GOAL:
Rewrite the data below with every "curtain" changed to "drape" and everything else left the same. Omit the pictures from your version.

STORED DATA:
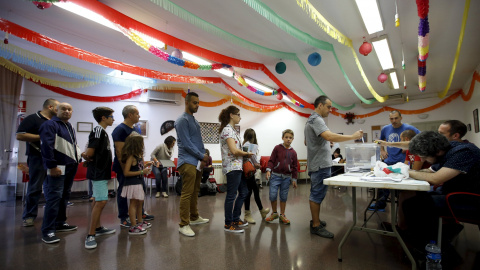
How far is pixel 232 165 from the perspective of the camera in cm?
266

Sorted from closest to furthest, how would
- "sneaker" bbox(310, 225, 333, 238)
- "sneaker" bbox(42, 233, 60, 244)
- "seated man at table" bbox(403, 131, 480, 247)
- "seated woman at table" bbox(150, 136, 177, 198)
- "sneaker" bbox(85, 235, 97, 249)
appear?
"seated man at table" bbox(403, 131, 480, 247) < "sneaker" bbox(85, 235, 97, 249) < "sneaker" bbox(42, 233, 60, 244) < "sneaker" bbox(310, 225, 333, 238) < "seated woman at table" bbox(150, 136, 177, 198)

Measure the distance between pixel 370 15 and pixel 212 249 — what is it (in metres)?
3.99

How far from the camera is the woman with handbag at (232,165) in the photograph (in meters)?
2.66

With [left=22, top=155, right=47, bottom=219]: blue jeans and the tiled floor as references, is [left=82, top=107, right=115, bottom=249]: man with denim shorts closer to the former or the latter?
the tiled floor

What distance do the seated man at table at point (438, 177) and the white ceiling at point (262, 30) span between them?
2.49 metres

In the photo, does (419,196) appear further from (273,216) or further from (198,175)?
(198,175)

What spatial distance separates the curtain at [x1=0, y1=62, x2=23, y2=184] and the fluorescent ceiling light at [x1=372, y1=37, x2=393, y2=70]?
24.8 ft

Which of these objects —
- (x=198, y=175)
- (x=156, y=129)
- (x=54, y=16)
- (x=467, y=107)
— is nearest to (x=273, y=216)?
(x=198, y=175)

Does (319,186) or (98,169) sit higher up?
(98,169)

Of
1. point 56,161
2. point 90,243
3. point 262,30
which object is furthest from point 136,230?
point 262,30

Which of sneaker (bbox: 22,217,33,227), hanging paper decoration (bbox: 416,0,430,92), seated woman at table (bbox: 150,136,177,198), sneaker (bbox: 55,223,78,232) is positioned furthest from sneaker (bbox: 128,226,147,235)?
hanging paper decoration (bbox: 416,0,430,92)

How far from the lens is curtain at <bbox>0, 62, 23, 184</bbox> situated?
15.3 ft

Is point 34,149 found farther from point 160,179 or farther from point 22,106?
point 22,106

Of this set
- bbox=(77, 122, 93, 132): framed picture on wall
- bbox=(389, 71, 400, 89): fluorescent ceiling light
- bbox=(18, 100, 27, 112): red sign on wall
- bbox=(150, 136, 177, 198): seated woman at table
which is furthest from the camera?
bbox=(389, 71, 400, 89): fluorescent ceiling light
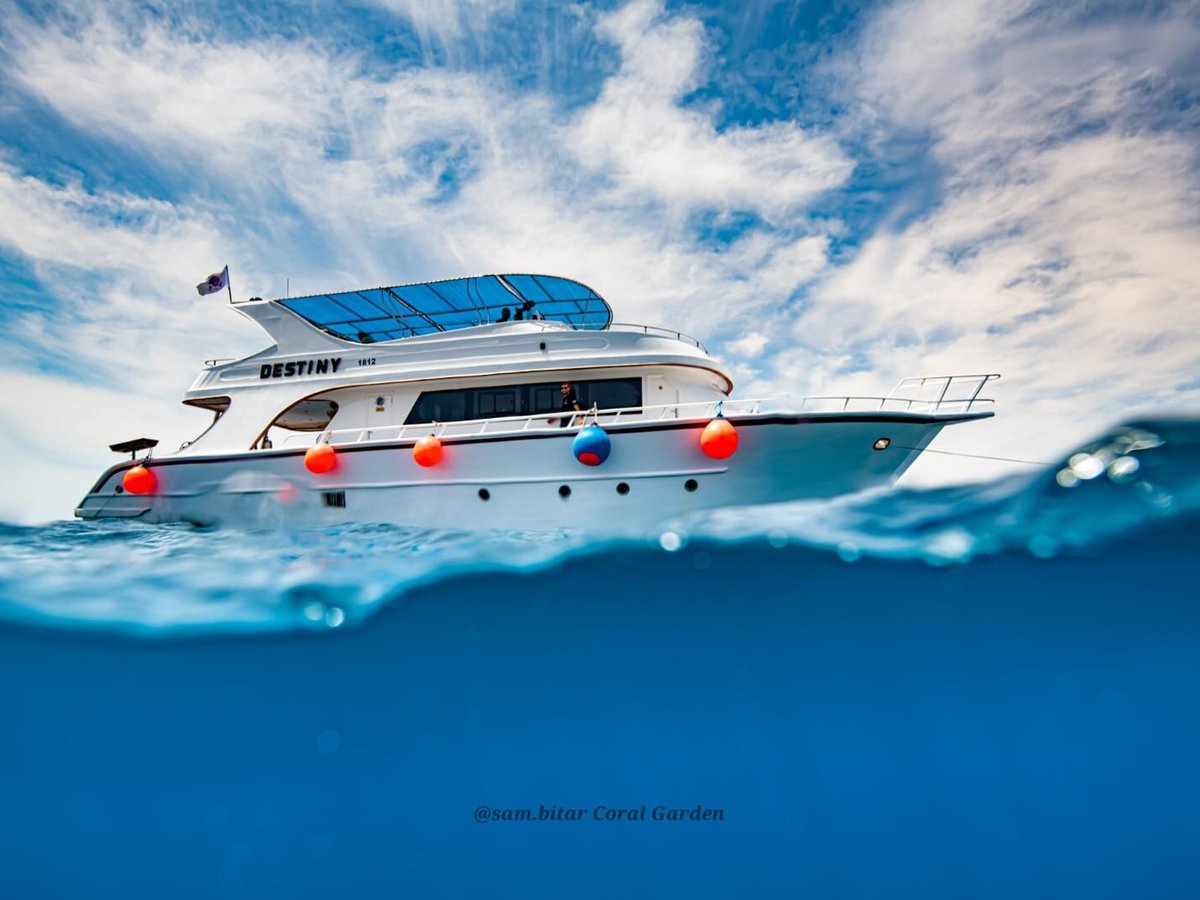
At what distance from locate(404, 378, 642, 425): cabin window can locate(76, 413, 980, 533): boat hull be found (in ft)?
4.78

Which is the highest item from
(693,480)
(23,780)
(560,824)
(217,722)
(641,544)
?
(693,480)

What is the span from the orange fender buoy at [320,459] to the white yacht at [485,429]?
42 millimetres

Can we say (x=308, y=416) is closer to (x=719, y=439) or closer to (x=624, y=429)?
(x=624, y=429)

ANSWER IN FULL:
How far is pixel 232 165 from the perspective of the camera in cm?
266

Sorted from closest to furthest, how would
- "sneaker" bbox(310, 225, 333, 238)
- "sneaker" bbox(42, 233, 60, 244)
- "seated man at table" bbox(403, 131, 480, 247)
- "seated woman at table" bbox(150, 136, 177, 198)
- "sneaker" bbox(85, 235, 97, 249)
appear?
"seated man at table" bbox(403, 131, 480, 247) < "sneaker" bbox(85, 235, 97, 249) < "sneaker" bbox(42, 233, 60, 244) < "sneaker" bbox(310, 225, 333, 238) < "seated woman at table" bbox(150, 136, 177, 198)

Measure the distance between pixel 370 15 and pixel 212 249 — what is it (in metres)?
3.99

How far from the camera is the woman with handbag at (232,165) in the photograph (in meters)?
2.66

With [left=22, top=155, right=47, bottom=219]: blue jeans and the tiled floor as references, is [left=82, top=107, right=115, bottom=249]: man with denim shorts closer to the former or the latter?
the tiled floor

What distance do the seated man at table at point (438, 177) and the white ceiling at point (262, 30) span between them?
2.49 metres

In the photo, does (419,196) appear further from (273,216) or further from (198,175)?
(198,175)

What spatial distance separates the drape at [x1=0, y1=62, x2=23, y2=184] and the fluorescent ceiling light at [x1=372, y1=37, x2=393, y2=70]?
24.8 ft

Which of these objects —
- (x=198, y=175)
- (x=156, y=129)
- (x=54, y=16)
- (x=467, y=107)
— is nearest to (x=273, y=216)?
(x=198, y=175)

Does (319,186) or (98,169) sit higher up?
(98,169)

Of
1. point 56,161
2. point 90,243
3. point 262,30
which object is furthest from point 136,230?
point 262,30

Which of sneaker (bbox: 22,217,33,227), hanging paper decoration (bbox: 416,0,430,92), seated woman at table (bbox: 150,136,177,198), sneaker (bbox: 55,223,78,232) is positioned furthest from sneaker (bbox: 128,226,147,235)?
hanging paper decoration (bbox: 416,0,430,92)

How far from the lens is drape at <bbox>0, 62, 23, 184</bbox> situated?
15.3 ft

Is point 34,149 found farther from point 160,179 or farther from point 22,106?
point 22,106

Of this set
- bbox=(77, 122, 93, 132): framed picture on wall
- bbox=(389, 71, 400, 89): fluorescent ceiling light
- bbox=(18, 100, 27, 112): red sign on wall
- bbox=(150, 136, 177, 198): seated woman at table
which is furthest from the camera?
bbox=(389, 71, 400, 89): fluorescent ceiling light
At what distance from locate(404, 378, 642, 425): cabin window can locate(76, 413, 980, 533): boat hull be found (in ft)?
4.78

Which is the highest item from
(693,480)
(23,780)
(560,824)
(217,722)
(641,544)
?
(693,480)

What is the span from the orange fender buoy at [320,459] to the white yacht at [485,429]?
42 millimetres

Can we say (x=308, y=416) is closer to (x=719, y=439) or closer to (x=624, y=429)?
(x=624, y=429)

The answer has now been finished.